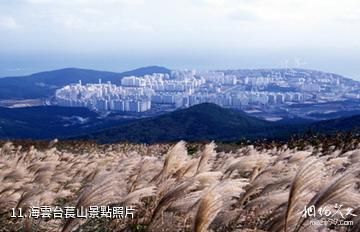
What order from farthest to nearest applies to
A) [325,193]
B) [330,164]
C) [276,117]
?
[276,117] < [330,164] < [325,193]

Problem description.
Rewrite the data above with "applies to" replaced by "fits" and every other part left as it is. Leave the pictures out.

The output.
What order from farthest to nearest fits
A) [325,193]
B) [330,164]
C) [276,117]
?
[276,117] < [330,164] < [325,193]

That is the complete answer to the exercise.